Of course, part of this is because it is maddening talking to India when I’m out of work.  It makes me want to scream sometimes.

Well, last night it decided to start doing its little on again/off again dance once more.  I had just finished up a few things when the connection died, and was feeling a bit frustrated.  But, I told myself with the heavy rains and winds we had been getting all day an outage was not only possible, but even likely.  So, I picked up my phone and called my provider.  Lo and behold, a recording told me there was an outage, but in…the Dillsburg area?  Huh.  Not really that close, but I guess that could be affecting me.

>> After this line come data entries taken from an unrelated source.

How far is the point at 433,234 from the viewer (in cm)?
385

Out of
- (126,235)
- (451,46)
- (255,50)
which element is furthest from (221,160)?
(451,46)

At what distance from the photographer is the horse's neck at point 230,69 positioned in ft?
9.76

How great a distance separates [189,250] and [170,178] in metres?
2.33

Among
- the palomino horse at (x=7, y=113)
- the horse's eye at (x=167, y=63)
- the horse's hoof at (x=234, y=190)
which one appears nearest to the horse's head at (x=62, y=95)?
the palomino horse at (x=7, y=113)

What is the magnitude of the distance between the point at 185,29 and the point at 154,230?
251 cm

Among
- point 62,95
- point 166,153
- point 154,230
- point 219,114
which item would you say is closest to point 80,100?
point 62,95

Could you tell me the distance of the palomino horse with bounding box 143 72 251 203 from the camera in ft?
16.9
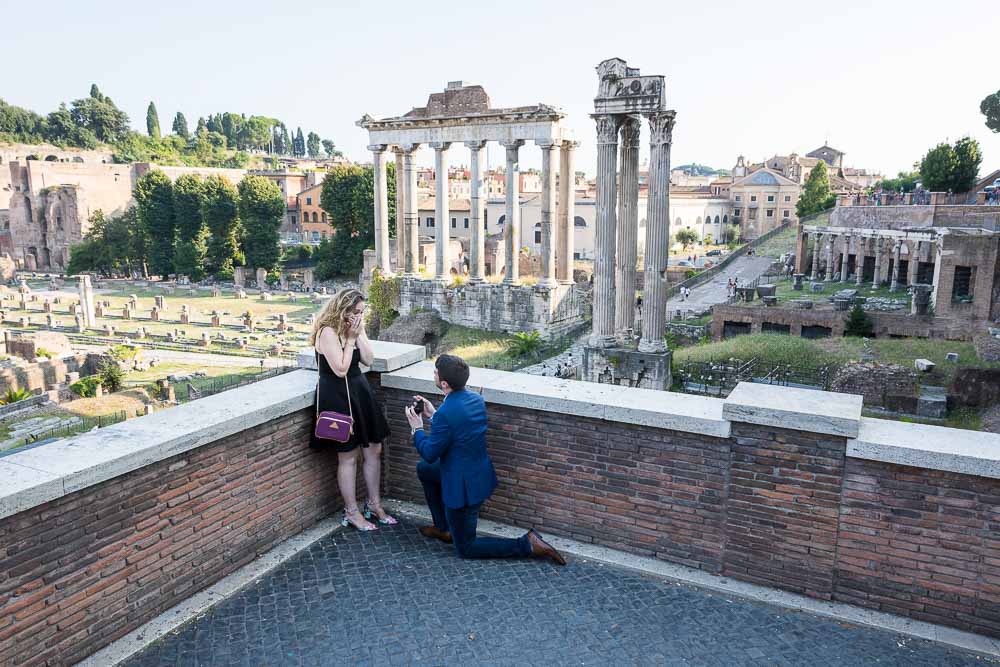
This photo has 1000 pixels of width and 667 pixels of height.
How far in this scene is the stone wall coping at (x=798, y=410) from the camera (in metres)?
4.07

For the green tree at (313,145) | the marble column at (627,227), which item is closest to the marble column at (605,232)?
the marble column at (627,227)

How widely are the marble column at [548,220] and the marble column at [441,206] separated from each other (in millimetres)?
3753

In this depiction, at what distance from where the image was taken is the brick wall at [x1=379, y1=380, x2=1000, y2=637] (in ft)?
13.0

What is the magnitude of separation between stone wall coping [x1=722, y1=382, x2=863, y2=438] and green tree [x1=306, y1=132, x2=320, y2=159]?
145 meters

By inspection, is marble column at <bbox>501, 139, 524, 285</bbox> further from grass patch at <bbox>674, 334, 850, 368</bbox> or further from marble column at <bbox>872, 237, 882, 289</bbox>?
marble column at <bbox>872, 237, 882, 289</bbox>

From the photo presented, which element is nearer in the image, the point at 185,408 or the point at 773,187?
the point at 185,408

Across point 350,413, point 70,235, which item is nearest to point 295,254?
point 70,235

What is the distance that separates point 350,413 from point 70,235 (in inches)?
3043

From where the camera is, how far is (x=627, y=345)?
1761 cm

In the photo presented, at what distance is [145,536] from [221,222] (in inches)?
2210

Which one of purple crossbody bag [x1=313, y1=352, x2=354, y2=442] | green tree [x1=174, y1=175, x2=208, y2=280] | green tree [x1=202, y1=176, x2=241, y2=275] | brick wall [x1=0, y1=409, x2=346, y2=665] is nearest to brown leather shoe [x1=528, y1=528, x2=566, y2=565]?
purple crossbody bag [x1=313, y1=352, x2=354, y2=442]

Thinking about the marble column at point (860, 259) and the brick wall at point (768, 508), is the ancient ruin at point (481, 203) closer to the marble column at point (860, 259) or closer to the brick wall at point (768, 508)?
the marble column at point (860, 259)

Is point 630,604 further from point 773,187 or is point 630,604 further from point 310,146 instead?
point 310,146

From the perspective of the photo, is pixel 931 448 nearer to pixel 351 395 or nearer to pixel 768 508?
pixel 768 508
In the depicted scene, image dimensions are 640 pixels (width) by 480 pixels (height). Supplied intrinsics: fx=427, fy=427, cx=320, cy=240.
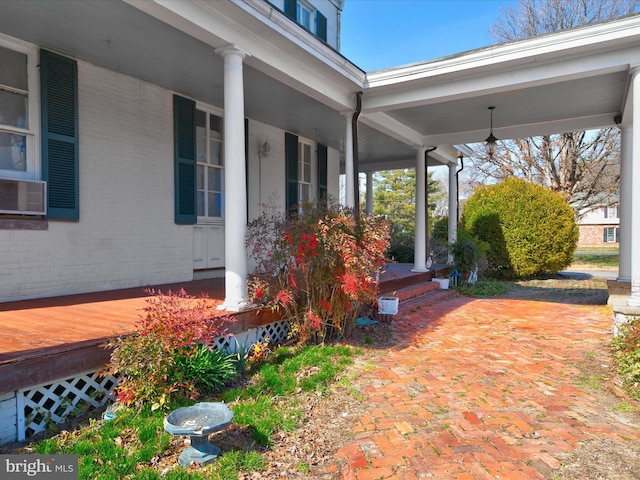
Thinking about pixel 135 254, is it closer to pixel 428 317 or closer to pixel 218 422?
pixel 218 422

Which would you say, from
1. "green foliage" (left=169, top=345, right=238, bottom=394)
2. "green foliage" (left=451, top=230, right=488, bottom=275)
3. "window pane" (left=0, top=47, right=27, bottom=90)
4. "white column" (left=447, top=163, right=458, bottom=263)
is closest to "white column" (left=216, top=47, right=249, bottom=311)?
"green foliage" (left=169, top=345, right=238, bottom=394)

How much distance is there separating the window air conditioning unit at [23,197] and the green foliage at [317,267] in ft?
7.57

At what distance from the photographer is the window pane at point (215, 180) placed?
6907mm

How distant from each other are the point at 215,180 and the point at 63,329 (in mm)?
4058

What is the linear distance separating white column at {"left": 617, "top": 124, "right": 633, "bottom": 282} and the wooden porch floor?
19.5 feet

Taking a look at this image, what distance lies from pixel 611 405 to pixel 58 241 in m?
5.57

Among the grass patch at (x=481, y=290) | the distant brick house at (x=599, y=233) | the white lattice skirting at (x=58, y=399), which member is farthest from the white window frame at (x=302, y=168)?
the distant brick house at (x=599, y=233)

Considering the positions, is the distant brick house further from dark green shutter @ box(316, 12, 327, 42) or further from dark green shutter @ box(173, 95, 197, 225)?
dark green shutter @ box(173, 95, 197, 225)

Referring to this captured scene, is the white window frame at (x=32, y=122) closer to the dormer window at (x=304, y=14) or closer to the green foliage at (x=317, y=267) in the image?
the green foliage at (x=317, y=267)

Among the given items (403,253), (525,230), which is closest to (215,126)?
(403,253)

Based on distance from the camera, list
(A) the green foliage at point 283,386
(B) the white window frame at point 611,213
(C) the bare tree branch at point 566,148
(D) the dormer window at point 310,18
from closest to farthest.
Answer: (A) the green foliage at point 283,386 → (D) the dormer window at point 310,18 → (C) the bare tree branch at point 566,148 → (B) the white window frame at point 611,213

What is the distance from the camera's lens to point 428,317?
6387mm

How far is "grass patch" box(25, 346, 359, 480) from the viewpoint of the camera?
7.63 ft

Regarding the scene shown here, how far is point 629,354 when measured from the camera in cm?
400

So, I decided to let it go.  I was irritated because I was in the middle of a two and a half day period where I had gotten into a beta test I was excited about, but there was still all day the next day.

It still wasn’t up this morning, and has been unstable for the last hour or so.  Supposedly they are fixing it.  I’ll trust it when I see it.

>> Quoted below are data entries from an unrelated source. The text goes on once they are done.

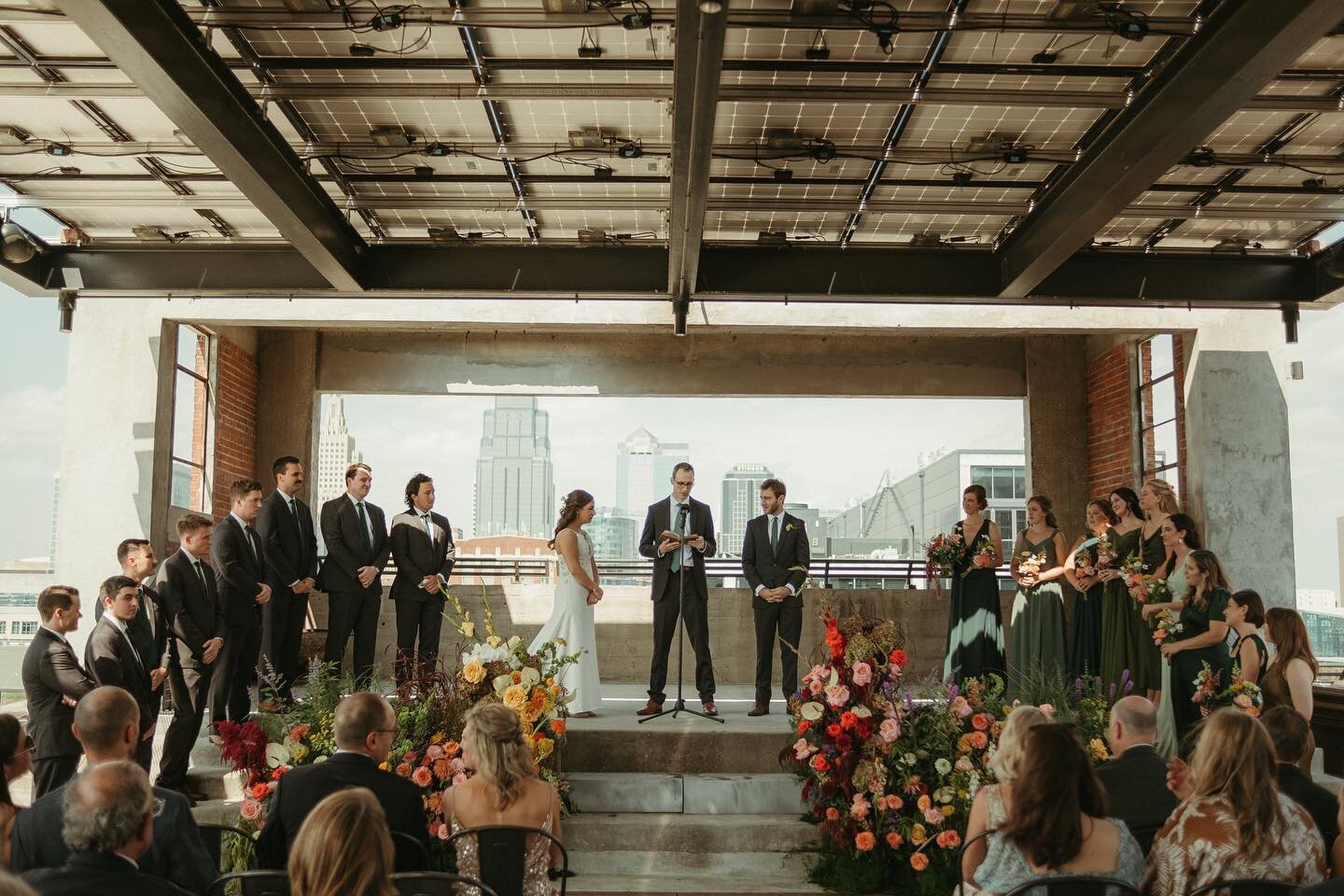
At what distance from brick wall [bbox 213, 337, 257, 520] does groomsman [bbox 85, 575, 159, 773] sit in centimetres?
544

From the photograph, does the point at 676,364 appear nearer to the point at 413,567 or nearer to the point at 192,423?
the point at 413,567

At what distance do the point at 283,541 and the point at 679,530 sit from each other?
3013 millimetres

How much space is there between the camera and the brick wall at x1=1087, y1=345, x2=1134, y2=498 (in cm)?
1198

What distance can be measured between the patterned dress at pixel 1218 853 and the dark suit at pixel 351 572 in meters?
6.60

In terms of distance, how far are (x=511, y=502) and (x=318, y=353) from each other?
511cm

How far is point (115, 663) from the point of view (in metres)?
6.32

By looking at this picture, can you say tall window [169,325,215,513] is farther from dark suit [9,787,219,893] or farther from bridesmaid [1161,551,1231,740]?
bridesmaid [1161,551,1231,740]

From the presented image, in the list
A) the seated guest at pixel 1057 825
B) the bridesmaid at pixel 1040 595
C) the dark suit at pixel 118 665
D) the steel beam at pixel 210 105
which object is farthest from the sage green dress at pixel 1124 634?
the dark suit at pixel 118 665

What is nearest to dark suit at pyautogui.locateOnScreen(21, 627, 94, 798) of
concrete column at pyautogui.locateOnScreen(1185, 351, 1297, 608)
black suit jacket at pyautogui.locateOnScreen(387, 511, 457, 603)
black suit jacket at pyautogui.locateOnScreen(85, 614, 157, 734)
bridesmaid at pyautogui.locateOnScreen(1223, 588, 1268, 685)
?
black suit jacket at pyautogui.locateOnScreen(85, 614, 157, 734)

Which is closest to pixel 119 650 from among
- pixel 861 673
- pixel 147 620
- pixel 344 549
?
pixel 147 620

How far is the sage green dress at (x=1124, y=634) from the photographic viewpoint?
8.01 meters

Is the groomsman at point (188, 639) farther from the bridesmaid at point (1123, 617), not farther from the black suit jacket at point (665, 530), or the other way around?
the bridesmaid at point (1123, 617)

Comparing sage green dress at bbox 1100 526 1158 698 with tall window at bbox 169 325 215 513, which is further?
tall window at bbox 169 325 215 513

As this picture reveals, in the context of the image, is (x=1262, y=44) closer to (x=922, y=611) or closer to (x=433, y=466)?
(x=922, y=611)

It got me thinking a bit, though.  Internet connectivity is no longer really a luxury.  At least not in the way it was in the past.  The ‘net has gotten so pervasive in our society that when your connection goes down it feels like you’re dead in the water.  No internet.  No e-mail.  You just feel lost.  Heck, even that internet-connected smart phone you have starts to feel confining where it is normally a source of freedom.

The truth is that, in many ways, internet connectivity has practically risen to the level of a utility.  You move into a new place and you make sure the water and electricity are on, but most of us also make a point of getting our cable TV (which I still refuse to pay for) and internet service are on as well.  I would venture more people turn on internet in a new housing situation these days than turn on a land line phone.  I’m not even sure it’s a stretch to say that a high-speed connection is the utility, not just an internet connection.

So, the question is, why am I putting up with the unreliability on my connection that would be absolutely unacceptable in my power or water?  Perhaps we need to rethink the way we define “utilities” in this new modern era.  Technology has driven major changes to society, culture, and communications.

Perhaps it needs to drive a change to our standards as well.